Loss Function Implementation for 2D Helmholtz Problem.
This module implements the loss function for solving the 2D Helmholtz equation using neural networks. It focuses on computing residuals in the weak form of the PDE with wave number parameter.
Key functions
- pde_loss_helmholtz: Computes domain-based PDE loss
Note
The implementation is based on the FastVPINNs methodology [1] for efficient computation of Variational residuals of PDEs.
References
[1] FastVPINNs: Tensor-Driven Acceleration of VPINNs for Complex Geometries DOI: https://arxiv.org/abs/2404.12063
pde_loss_helmholtz(test_shape_val_mat, test_grad_x_mat, test_grad_y_mat, pred_nn, pred_grad_x_nn, pred_grad_y_nn, forcing_function, bilinear_params)

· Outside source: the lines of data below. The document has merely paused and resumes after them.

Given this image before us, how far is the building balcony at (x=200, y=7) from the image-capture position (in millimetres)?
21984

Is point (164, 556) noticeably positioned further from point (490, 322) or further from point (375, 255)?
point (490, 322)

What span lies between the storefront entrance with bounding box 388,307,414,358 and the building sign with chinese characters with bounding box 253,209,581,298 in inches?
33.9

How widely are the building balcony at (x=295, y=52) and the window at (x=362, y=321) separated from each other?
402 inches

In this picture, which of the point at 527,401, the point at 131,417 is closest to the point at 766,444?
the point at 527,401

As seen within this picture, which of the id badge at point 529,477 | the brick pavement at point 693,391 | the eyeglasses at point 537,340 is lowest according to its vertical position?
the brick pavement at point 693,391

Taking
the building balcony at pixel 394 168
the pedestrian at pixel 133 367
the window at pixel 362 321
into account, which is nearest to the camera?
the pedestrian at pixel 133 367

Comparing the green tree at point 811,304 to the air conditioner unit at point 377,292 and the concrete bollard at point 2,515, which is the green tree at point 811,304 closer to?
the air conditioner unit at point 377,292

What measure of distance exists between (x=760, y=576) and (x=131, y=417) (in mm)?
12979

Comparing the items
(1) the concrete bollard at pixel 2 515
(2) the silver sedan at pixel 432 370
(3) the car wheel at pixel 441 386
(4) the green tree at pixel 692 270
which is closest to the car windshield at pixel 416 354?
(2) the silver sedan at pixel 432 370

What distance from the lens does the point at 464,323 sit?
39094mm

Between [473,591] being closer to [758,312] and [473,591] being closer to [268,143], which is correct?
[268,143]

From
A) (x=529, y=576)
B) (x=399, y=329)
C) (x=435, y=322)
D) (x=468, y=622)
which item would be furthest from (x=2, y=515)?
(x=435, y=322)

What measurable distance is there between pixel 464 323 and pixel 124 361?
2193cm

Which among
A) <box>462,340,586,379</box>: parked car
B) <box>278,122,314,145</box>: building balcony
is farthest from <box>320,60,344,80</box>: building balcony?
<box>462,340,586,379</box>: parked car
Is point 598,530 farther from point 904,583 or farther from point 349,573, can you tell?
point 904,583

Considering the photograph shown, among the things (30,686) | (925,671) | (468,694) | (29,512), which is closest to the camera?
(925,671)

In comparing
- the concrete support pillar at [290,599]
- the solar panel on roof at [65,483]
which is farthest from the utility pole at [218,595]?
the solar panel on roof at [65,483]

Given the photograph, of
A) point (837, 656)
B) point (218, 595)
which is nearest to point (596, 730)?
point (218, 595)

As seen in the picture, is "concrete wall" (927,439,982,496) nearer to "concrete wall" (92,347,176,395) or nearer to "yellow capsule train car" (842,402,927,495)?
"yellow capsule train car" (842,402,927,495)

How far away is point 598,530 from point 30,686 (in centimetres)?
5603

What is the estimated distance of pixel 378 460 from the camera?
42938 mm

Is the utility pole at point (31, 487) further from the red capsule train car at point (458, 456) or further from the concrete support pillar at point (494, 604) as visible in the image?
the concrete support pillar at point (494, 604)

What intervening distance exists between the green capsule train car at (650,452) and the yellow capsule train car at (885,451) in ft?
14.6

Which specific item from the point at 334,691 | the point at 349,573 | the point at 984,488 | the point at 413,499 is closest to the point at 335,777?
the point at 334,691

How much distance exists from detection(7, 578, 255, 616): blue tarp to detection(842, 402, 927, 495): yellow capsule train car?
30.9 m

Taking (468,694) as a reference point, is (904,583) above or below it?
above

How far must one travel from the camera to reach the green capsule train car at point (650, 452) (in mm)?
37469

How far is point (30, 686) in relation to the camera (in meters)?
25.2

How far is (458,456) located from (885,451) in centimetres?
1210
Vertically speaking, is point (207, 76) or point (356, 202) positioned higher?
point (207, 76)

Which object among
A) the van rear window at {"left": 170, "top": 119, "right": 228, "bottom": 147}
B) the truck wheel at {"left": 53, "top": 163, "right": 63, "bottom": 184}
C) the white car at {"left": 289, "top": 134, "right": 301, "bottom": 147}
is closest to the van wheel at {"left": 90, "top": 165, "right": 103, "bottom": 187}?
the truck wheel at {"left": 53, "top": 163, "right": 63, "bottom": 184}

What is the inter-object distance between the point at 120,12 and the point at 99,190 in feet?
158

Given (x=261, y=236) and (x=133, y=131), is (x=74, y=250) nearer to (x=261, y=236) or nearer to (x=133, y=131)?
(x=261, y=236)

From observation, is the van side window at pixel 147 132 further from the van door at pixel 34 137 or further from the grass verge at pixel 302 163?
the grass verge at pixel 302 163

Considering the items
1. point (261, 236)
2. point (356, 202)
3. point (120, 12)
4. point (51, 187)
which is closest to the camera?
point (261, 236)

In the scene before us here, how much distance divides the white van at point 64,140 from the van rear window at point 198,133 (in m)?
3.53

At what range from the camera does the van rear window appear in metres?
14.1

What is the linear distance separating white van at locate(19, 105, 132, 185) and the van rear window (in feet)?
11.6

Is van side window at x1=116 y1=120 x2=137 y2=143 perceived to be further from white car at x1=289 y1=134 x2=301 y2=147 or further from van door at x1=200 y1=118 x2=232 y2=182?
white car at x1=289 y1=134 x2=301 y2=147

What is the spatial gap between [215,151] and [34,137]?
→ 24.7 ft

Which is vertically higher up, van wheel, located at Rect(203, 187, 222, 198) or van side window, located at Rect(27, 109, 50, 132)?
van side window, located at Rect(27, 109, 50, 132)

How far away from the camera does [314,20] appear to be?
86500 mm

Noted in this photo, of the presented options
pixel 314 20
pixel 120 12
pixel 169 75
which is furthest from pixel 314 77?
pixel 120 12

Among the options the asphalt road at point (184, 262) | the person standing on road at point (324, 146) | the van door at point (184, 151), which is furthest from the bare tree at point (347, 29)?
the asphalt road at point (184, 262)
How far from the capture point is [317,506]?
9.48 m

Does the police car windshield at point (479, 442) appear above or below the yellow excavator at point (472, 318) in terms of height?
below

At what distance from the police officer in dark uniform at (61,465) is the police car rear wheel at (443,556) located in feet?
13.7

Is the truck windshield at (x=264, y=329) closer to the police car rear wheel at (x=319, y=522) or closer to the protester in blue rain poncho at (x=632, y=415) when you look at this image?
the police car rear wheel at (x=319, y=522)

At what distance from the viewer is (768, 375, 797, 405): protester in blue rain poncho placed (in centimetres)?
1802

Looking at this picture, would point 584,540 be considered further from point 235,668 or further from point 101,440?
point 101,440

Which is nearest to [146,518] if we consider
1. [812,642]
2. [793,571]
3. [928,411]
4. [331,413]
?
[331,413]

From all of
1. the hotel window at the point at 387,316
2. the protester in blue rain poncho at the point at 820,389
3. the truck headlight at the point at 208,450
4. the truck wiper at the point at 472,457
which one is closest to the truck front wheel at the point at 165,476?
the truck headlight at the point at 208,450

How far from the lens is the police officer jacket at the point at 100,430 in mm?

Calculates residual for 2D Helmholtz equation.
Implements the FastVPINNs methodology for computing variational residuals in 2D Helmholtz equation (-Δu - k²u = f) using efficient tensor operations.
Parameters:
Name | Type | Description | Default |
---|---|---|---|
test_shape_val_mat
|
Tensor
|
Test function values at quadrature points Shape: (n_elements, n_test_functions, n_quad_points) |
required |
test_grad_x_mat
|
Tensor
|
Test function x-derivatives at quadrature points Shape: (n_elements, n_test_functions, n_quad_points) |
required |
test_grad_y_mat
|
Tensor
|
Test function y-derivatives at quadrature points Shape: (n_elements, n_test_functions, n_quad_points) |
required |
pred_nn
|
Tensor
|
Neural network solution at quadrature points Shape: (n_elements, n_quad_points) |
required |
pred_grad_x_nn
|
Tensor
|
x-derivative of NN solution at quadrature points Shape: (n_elements, n_quad_points) |
required |
pred_grad_y_nn
|
Tensor
|
y-derivative of NN solution at quadrature points Shape: (n_elements, n_quad_points) |
required |
forcing_function
|
callable
|
Right-hand side forcing term |
required |
bilinear_params
|
dict
|
Dictionary containing: eps: Diffusion coefficient (typically 1.0) k: Wave number parameter |
required |
Returns:
Type | Description |
---|---|
Tensor
|
Cell-wise residuals averaged over test functions Shape: (n_cells,) |
Note
The weak form includes: - Diffusion term: -∫∇u·∇v dΩ - Wave term: ∫k²uv dΩ Implementation handles high wave numbers through efficient tensor operations.